Stored items:
○ ○ ○ ○ ○
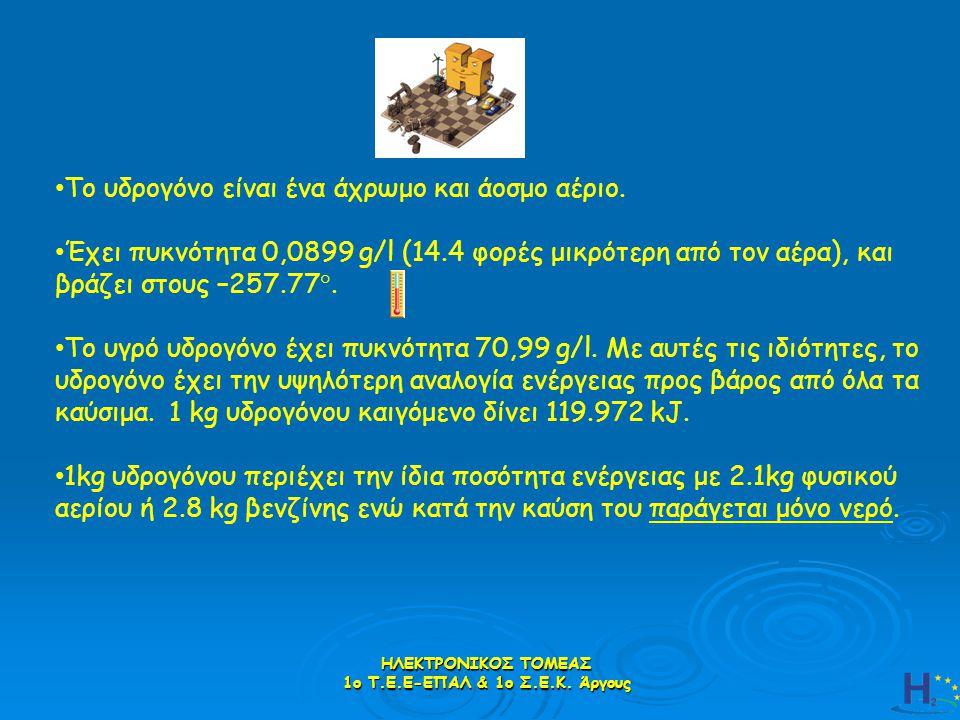 ΗΛΕΚΤΡΟΝΙΚΟΣ ΤΟΜΕΑΣ 1ο Τ.Ε.Ε-ΕΠΑΛ & 1ο Σ.Ε.Κ. Άργους Το υδρογόνο είναι ένα άχρωμο και άοσμο αέριο. Έχει πυκνότητα 0,0899 g/l (14.4 φορές μικρότερη από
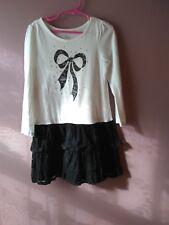 Girls Est. 1989 Place Size 5/6 Long Sleeve Cotton Lace Dress Black and White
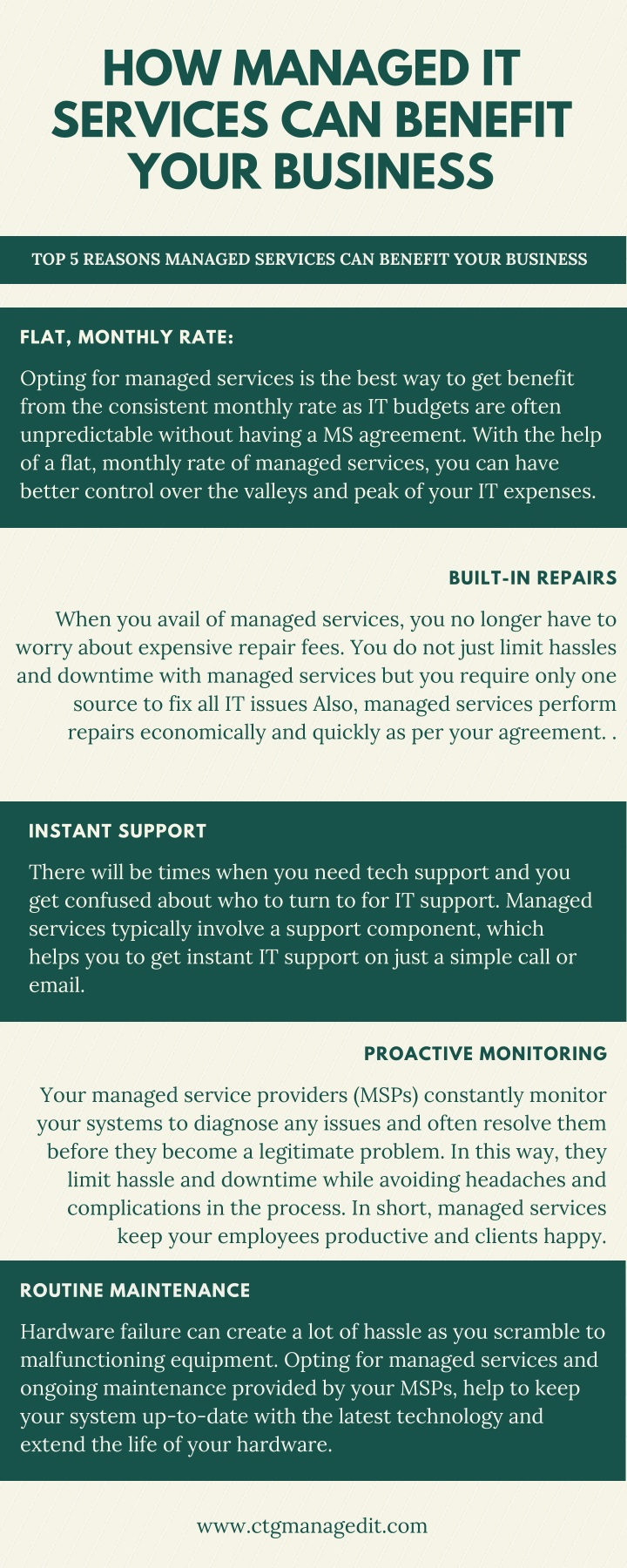 how managed it services can benefit your business n.
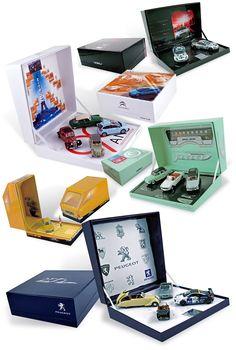 (2008/2013) Coffrets de production / Giftboxes samples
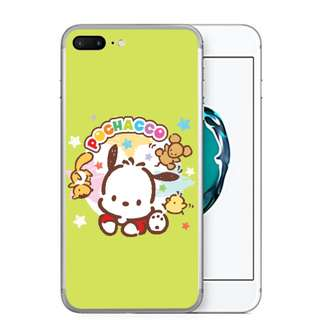 Yes Zone 獨家配件 Pochacco PC狗 SANRIO sanrio iphone X 8 plus 6S samsung NOTE5 小米 手機殻$119 L12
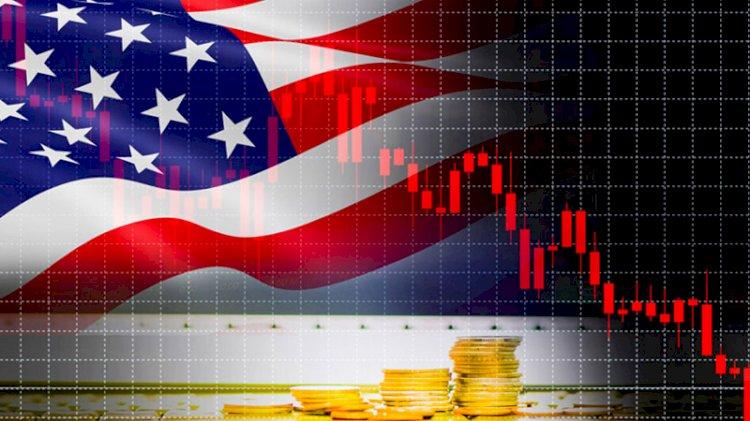ABD ekonomisinde rekor çöküş!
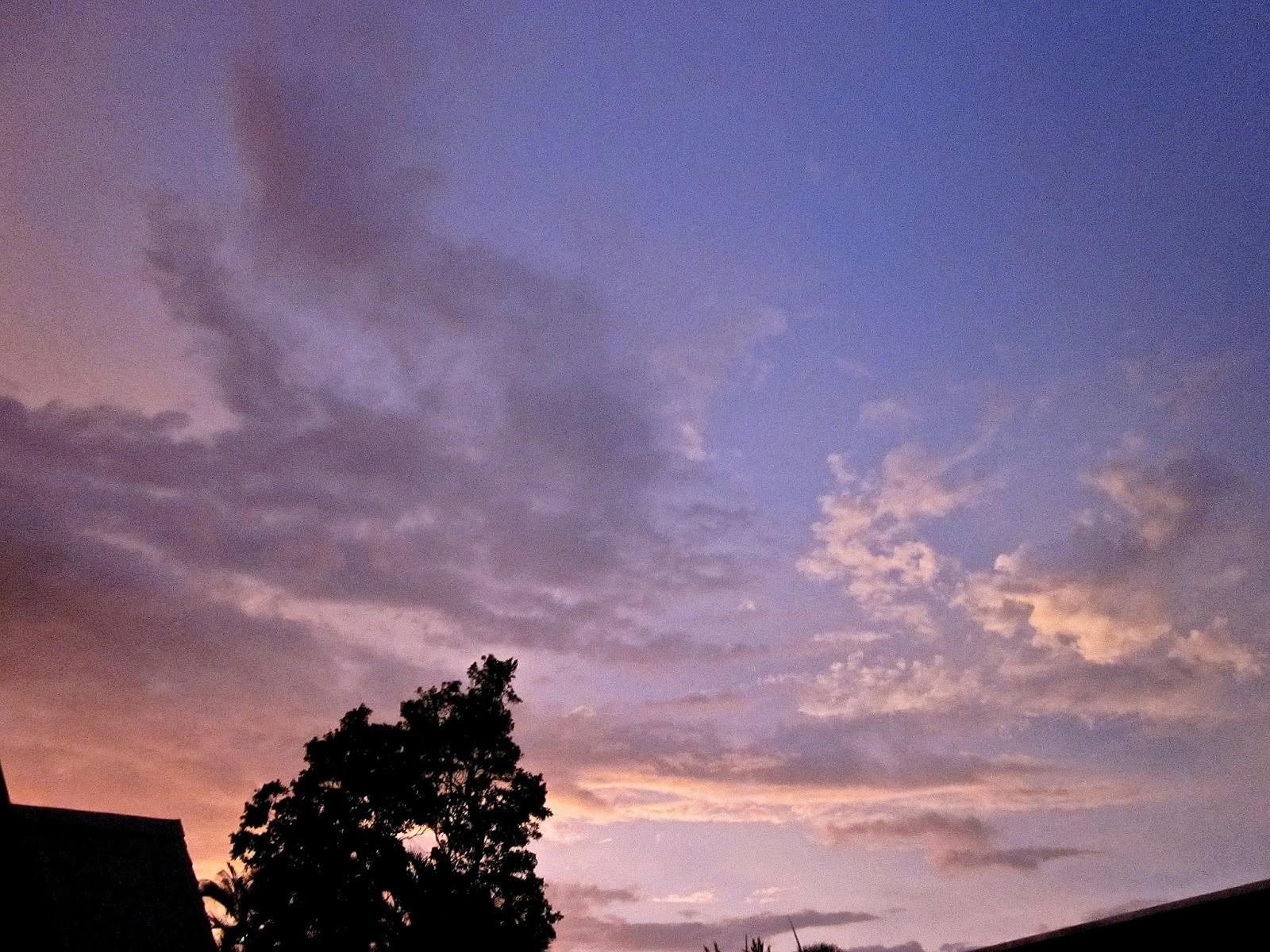 jkwgalleries: Purple Sky/Clouds, Sunrise and noon Clouds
○ ○ ○ ○ ○
→ WORK ORDER: Return verbatim every line from the line containing "Yes Zone 獨家配件" to the last line of the entries above, inclusive, and leave out the pictures.

→ RESULT OF THE TASK:
 Yes Zone 獨家配件 Pochacco PC狗 SANRIO sanrio iphone X 8 plus 6S samsung NOTE5 小米 手機殻$119 L12
ABD ekonomisinde rekor çöküş!
 jkwgalleries: Purple Sky/Clouds, Sunrise and noon Clouds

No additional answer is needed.